• Tasks and exercises:
a. Retype the mailing list message about BRIN opclasses word for word, starting at "Responses Re: Missing" and ending at "in the commitfest?)".
b. In the mailing list message about BRIN opclasses, what did Alvaro Herrera's mental model take "allnulls" to mean?

Re: Missing update of all_hasnulls in BRIN opclasses - Mailing list pgsql-hackers

From Tomas Vondra
Subject Re: Missing update of all_hasnulls in BRIN opclasses
Date
Msg-id a5988b9d-366a-6833-7235-277dadde2a16@enterprisedb.com
Whole thread Raw
In response to Re: Missing update of all_hasnulls in BRIN opclasses  (Alvaro Herrera <alvherre@alvh.no-ip.org>)
Responses Re: Missing update of all_hasnulls in BRIN opclasses  (Tomas Vondra <tomas.vondra@enterprisedb.com>)
List pgsql-hackers

On 3/3/23 11:32, Alvaro Herrera wrote:
> 
> Thanks for doing all this.  (Do I understand correctly that this patch
> is not in the commitfest?)
> 
> I think my mental model for this was that "allnulls" meant that either
> there are no values for the column in question or that the values were
> all nulls (For minmax without NULL handling, which is where this all
> started, these two things are essentially the same: the range is not to
> be returned.  So this became a bug the instant I added handling for NULL
> values.)  I failed to realize that these were two different things, and
> this is likely the origin of all these troubles.

• Supplied information:
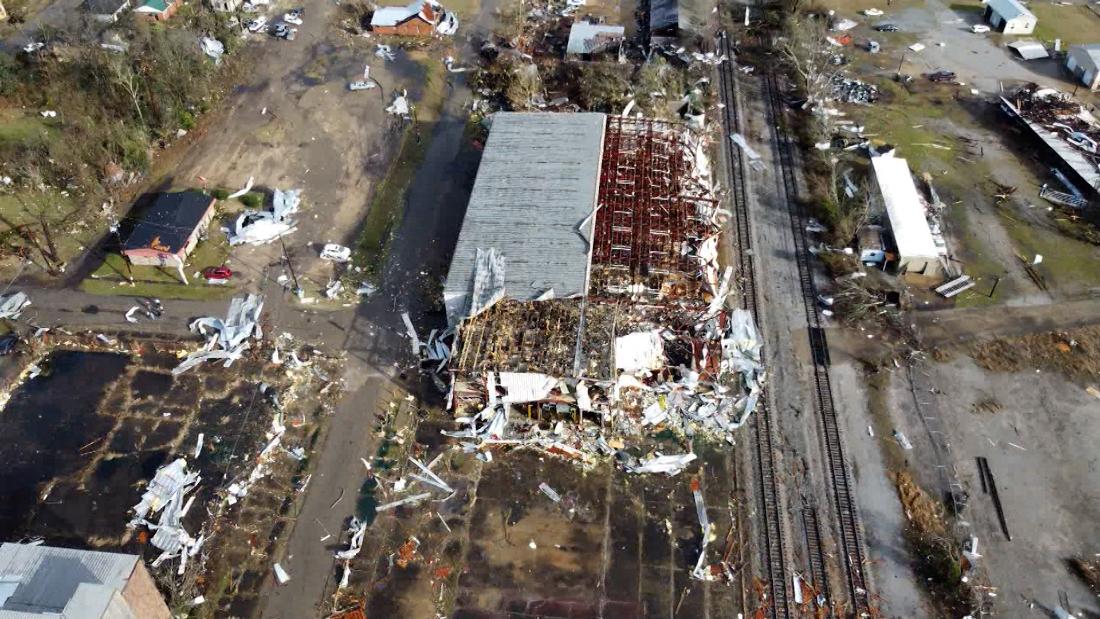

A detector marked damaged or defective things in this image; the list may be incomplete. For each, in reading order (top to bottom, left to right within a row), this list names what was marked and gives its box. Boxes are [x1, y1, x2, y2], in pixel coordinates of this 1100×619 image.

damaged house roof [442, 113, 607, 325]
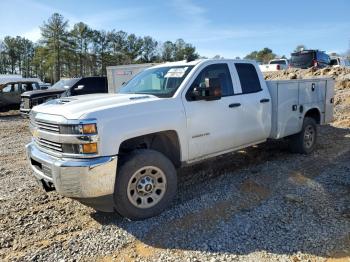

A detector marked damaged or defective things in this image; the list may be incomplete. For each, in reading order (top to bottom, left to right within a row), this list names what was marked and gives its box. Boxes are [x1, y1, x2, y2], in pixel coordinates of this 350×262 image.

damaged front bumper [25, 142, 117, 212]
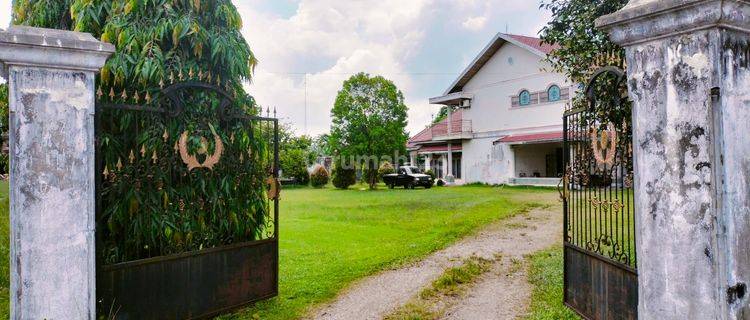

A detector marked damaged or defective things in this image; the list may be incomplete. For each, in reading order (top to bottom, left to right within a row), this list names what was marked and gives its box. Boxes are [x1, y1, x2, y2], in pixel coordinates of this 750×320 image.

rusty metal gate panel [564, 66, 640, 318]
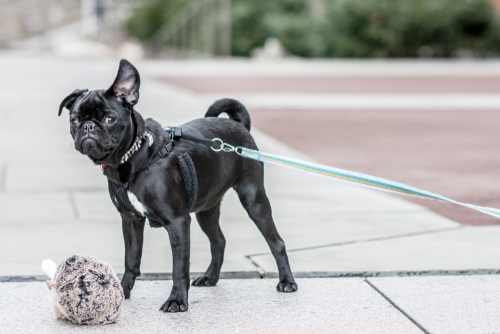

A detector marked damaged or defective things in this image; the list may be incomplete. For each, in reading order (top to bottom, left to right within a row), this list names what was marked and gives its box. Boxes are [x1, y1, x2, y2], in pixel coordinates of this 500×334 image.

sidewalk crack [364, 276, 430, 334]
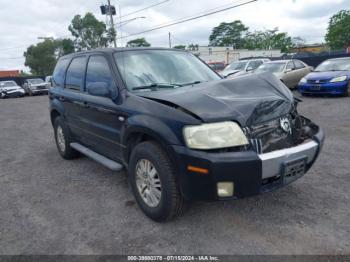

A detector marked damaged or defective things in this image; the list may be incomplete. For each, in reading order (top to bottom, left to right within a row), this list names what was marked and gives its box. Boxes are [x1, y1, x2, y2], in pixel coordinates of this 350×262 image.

* * *

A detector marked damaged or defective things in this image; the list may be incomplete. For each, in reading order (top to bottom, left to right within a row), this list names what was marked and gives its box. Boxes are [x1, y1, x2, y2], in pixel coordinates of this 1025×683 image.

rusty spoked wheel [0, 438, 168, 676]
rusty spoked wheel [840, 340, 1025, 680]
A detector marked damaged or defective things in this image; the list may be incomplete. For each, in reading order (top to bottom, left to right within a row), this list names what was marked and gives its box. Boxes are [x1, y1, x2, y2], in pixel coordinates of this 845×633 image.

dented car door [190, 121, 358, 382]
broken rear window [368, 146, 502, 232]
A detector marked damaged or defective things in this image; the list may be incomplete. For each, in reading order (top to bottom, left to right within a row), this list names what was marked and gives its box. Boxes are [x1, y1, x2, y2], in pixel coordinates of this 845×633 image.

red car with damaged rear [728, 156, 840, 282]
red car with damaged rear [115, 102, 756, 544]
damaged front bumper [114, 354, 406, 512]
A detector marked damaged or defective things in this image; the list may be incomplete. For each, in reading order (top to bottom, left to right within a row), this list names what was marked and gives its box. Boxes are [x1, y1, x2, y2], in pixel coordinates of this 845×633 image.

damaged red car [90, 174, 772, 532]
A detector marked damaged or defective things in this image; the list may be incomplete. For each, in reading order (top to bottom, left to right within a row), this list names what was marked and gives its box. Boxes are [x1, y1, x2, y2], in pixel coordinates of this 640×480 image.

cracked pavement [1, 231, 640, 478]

• Answers for this exercise:
a.
Responses Re: Missing update of all_hasnulls in BRIN opclasses  (Tomas Vondra <tomas.vondra@enterprisedb.com>)
List pgsql-hackers

On 3/3/23 11:32, Alvaro Herrera wrote:
> 
> Thanks for doing all this.  (Do I understand correctly that this patch
> is not in the commitfest?)

b. He took it to mean that either there are no values for the column in question or that the values were all nulls.